Search code examples
utf-8coldfusioncharacter-encodingasciiiconv

How Can I Convert From US-ASCII to UTF-8 with iconv?


I'm attempting to convert multiple files in batch from US-ASCII to UTF-8. I've narrowed the problem down to the iconv comnand, which I appear to be using wrong, despite my best scouring of Stack Overflow. Any idea what's going wrong here?

Checking the encoding:

file -i accounting.cfm
accounting.cfm: text/html; charset=us-ascii

Attempt using iconv to convert:

iconv -f us-ascii -t utf-8 accounting.cfm > accounting.cfm.recode

Check the encoding on the resultant file:

file -i accounting.cfm.recode
accounting.cfm.recode: text/html; charset=us-ascii

It seems the resultant file is still encoded for the US-ASCII charset. When I save a single file through Sublime as UTF-8 (Save With Encoding), it show the charset as utf-8. I understand the US-ASCII is a subset of UTF-8, but when I bring up the US-ASCII encoded file in the browser, I get garbage characters (the dreaded question marks in diamonds if loaded in a browser).

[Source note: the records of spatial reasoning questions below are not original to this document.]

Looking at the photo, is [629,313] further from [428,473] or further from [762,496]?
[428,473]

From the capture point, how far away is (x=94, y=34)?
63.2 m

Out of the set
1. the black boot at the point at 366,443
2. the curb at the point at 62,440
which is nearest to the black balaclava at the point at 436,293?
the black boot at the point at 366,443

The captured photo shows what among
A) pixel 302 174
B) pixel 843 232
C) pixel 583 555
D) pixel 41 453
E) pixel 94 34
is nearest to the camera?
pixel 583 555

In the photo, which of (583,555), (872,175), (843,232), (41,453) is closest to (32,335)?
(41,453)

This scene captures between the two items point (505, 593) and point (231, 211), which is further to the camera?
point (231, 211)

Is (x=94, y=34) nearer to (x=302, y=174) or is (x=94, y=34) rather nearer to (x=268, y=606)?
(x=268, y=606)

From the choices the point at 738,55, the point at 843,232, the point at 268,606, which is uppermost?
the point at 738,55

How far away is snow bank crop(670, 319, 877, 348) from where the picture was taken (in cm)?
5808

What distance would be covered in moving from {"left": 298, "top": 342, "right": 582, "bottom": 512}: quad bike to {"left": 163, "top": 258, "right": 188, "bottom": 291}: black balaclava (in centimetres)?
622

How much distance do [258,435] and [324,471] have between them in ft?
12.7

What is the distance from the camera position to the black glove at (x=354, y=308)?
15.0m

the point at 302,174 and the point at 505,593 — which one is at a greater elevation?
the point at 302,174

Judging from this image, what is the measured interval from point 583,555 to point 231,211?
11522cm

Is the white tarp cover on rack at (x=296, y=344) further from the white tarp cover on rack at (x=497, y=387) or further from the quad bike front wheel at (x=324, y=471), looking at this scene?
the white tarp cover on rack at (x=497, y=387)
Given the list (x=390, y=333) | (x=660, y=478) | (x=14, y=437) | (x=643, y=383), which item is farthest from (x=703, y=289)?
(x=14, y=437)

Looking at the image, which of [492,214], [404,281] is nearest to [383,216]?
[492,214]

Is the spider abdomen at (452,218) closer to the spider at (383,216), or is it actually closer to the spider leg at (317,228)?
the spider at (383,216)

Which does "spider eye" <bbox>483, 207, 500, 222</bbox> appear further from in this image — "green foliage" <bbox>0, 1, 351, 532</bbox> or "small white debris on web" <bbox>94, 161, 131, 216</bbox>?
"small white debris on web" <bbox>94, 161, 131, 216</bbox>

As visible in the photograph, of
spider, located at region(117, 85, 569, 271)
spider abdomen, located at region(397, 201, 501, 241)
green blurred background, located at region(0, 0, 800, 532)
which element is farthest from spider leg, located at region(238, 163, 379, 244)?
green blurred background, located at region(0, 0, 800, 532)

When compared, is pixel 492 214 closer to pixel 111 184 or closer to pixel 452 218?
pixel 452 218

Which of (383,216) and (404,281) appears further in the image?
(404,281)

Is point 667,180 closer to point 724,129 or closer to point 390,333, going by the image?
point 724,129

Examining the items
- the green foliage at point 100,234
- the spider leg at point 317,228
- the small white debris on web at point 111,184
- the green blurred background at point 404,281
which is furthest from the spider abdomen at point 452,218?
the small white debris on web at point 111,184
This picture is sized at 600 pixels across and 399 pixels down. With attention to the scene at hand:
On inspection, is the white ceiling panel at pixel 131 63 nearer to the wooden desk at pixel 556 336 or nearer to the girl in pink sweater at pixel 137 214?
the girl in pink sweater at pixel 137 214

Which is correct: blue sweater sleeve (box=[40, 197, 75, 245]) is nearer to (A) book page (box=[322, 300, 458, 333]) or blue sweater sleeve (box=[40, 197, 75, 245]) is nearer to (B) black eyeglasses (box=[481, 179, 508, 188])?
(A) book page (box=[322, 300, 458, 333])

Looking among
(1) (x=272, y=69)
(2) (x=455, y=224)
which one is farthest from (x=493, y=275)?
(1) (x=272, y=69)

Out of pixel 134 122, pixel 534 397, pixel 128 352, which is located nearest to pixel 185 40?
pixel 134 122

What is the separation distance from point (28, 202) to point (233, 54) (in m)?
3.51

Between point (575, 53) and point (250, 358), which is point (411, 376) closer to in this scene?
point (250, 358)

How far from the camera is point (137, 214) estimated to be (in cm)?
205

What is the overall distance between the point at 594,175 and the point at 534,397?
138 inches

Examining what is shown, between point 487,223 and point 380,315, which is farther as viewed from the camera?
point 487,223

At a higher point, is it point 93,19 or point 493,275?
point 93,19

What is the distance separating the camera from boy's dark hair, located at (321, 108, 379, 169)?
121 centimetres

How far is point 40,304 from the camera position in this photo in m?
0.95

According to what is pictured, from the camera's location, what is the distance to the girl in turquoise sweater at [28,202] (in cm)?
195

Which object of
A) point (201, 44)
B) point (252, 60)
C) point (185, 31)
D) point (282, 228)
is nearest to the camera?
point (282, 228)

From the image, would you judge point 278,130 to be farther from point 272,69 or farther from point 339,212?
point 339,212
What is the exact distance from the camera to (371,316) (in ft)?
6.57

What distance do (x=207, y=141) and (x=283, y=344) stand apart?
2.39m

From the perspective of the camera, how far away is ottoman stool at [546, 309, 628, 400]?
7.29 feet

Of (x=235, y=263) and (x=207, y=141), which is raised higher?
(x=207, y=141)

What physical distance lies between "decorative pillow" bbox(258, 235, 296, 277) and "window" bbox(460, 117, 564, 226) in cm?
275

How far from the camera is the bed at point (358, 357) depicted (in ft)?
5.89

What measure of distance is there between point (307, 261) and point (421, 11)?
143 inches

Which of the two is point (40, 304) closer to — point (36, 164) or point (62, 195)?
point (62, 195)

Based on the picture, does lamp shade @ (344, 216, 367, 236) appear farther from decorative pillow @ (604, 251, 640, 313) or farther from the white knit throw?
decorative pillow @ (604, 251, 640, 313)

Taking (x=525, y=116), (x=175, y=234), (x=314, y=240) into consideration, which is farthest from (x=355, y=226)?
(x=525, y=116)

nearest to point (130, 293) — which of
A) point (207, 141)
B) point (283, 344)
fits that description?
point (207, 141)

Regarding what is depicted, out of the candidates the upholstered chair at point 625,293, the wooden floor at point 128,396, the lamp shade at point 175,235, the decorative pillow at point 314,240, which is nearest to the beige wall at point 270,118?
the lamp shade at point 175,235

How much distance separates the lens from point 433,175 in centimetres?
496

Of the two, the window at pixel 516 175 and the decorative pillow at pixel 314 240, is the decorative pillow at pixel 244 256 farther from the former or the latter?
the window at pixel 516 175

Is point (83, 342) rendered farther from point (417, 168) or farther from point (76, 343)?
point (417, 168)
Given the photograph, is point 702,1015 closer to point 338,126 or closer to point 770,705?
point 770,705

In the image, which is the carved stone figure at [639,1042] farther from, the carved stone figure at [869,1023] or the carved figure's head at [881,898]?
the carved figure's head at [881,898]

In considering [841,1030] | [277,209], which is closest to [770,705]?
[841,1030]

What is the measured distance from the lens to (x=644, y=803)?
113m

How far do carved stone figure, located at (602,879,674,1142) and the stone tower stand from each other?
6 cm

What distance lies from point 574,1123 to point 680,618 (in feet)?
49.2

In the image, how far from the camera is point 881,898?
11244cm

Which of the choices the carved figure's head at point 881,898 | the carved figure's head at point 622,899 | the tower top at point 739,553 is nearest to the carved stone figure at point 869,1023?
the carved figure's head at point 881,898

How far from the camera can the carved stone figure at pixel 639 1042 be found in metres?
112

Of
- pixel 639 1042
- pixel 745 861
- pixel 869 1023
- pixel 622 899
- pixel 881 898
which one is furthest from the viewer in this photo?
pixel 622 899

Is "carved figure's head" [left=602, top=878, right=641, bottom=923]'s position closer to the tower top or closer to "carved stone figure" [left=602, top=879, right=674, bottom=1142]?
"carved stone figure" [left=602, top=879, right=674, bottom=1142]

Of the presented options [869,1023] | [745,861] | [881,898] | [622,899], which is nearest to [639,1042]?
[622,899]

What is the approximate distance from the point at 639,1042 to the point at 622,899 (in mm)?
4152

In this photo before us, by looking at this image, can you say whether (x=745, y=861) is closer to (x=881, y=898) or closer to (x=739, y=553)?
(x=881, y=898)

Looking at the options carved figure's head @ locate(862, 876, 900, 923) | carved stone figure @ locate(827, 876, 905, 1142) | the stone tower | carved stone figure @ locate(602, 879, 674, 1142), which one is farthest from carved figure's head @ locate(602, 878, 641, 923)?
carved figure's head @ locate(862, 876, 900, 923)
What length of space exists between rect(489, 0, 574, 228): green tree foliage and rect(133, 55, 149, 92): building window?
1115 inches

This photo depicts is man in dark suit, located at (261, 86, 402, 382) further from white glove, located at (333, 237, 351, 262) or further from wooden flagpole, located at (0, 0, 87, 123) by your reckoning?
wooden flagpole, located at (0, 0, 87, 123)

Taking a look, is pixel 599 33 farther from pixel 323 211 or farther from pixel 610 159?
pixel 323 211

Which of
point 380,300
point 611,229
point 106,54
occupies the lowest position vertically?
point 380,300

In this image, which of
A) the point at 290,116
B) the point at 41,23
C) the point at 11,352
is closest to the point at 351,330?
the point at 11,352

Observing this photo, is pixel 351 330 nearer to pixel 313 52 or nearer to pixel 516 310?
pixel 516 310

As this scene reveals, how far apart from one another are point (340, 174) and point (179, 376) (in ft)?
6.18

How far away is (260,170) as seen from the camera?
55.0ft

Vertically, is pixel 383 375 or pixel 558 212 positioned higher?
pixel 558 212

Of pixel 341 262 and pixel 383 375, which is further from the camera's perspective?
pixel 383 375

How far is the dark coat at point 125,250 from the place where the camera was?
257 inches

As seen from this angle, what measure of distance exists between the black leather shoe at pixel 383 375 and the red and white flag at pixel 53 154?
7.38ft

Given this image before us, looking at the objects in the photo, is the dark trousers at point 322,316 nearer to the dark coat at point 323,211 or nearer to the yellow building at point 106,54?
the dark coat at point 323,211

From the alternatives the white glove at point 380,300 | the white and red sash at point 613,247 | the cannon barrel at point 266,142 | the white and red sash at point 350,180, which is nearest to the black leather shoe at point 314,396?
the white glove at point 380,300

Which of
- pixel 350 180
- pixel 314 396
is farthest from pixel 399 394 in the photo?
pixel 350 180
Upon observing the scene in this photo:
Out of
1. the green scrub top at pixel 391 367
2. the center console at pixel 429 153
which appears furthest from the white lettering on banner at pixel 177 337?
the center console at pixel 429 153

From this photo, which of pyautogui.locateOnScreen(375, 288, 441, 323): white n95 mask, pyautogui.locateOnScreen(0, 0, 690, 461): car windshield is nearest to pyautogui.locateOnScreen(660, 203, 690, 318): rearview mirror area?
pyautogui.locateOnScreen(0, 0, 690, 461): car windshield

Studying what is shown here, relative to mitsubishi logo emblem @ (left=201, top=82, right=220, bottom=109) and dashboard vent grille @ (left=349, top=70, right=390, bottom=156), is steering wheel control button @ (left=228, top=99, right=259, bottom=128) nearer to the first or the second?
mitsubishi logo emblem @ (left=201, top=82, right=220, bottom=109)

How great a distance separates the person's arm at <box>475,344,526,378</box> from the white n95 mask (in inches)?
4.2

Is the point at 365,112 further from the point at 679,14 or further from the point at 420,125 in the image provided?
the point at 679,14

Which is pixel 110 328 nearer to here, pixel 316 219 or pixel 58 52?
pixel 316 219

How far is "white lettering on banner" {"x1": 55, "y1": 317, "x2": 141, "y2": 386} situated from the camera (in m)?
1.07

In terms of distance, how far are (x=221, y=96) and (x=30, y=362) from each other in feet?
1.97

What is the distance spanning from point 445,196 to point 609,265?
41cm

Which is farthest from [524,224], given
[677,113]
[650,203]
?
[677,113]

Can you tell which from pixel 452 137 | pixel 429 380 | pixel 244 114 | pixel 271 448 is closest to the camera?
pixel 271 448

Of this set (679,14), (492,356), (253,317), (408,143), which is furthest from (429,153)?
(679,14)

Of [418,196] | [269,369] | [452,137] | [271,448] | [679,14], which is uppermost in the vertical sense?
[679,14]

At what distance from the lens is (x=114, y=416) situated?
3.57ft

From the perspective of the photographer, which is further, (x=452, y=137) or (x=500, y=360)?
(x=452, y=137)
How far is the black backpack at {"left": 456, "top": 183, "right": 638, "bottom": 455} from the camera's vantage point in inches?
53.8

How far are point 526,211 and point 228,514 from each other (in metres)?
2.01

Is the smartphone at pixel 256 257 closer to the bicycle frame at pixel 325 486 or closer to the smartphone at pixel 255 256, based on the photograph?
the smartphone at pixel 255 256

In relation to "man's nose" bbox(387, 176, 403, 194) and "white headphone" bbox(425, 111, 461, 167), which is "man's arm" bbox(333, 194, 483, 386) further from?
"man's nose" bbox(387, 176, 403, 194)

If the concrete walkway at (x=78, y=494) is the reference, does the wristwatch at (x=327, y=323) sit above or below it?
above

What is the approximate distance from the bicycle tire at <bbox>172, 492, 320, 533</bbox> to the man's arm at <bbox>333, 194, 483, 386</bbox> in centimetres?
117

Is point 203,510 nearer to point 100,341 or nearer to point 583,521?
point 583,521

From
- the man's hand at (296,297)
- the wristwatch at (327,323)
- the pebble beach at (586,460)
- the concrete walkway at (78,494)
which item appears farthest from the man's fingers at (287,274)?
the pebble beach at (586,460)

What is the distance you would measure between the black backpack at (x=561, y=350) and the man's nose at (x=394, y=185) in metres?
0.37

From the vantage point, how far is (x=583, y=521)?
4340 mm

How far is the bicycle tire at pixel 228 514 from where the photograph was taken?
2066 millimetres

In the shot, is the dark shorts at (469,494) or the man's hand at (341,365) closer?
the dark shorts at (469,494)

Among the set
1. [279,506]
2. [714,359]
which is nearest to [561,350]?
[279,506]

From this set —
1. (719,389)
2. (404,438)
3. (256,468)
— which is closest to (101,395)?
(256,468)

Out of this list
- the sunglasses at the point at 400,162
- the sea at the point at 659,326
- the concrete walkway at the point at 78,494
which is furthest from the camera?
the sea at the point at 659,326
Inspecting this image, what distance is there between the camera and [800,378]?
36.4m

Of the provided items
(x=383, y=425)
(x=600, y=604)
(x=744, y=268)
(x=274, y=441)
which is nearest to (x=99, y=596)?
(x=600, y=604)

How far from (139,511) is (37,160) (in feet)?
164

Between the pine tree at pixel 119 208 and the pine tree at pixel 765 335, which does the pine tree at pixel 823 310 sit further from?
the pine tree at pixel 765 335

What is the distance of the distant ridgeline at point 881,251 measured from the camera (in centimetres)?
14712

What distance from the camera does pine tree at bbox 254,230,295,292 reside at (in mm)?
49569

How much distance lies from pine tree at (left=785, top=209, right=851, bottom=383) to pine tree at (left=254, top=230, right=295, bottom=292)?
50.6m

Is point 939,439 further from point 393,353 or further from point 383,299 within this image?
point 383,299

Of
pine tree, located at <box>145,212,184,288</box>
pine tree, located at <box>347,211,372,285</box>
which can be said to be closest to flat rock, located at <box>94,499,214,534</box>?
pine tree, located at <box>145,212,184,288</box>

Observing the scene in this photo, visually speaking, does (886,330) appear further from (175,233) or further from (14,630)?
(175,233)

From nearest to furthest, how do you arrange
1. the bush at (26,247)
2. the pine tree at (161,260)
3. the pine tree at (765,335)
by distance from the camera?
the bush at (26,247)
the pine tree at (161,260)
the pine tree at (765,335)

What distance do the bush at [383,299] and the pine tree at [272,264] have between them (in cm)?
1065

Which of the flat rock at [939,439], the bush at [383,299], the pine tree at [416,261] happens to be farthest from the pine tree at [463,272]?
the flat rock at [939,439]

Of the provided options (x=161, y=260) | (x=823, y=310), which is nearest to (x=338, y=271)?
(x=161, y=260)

This is for a legacy ColdFusion site. When I bring up the file Saved With Encoding through Sublime, my foreign character set appears properly. Any ideas what I'm doing wrong? Thanks.


Solution

  • So I figured it out. ColdFusion does need the BOM to work correctly, unless you want to put a <cfprocessingdirective pageencoding="utf-8"> tag at the top of each and every CFM file you may have non-ASCII characters in. Reference:

    https://forums.adobe.com/thread/930550 https://www.adobe.com/support/coldfusion/internationalization/internationalization_cfmx/internationalization_cfmx3.html

    I'm a Sublime user, so I simply went to File -> Save With Encoding, UTF-8 with BOM, and it works without the tag. I then became quite happy that I spend most of my days in Python 3!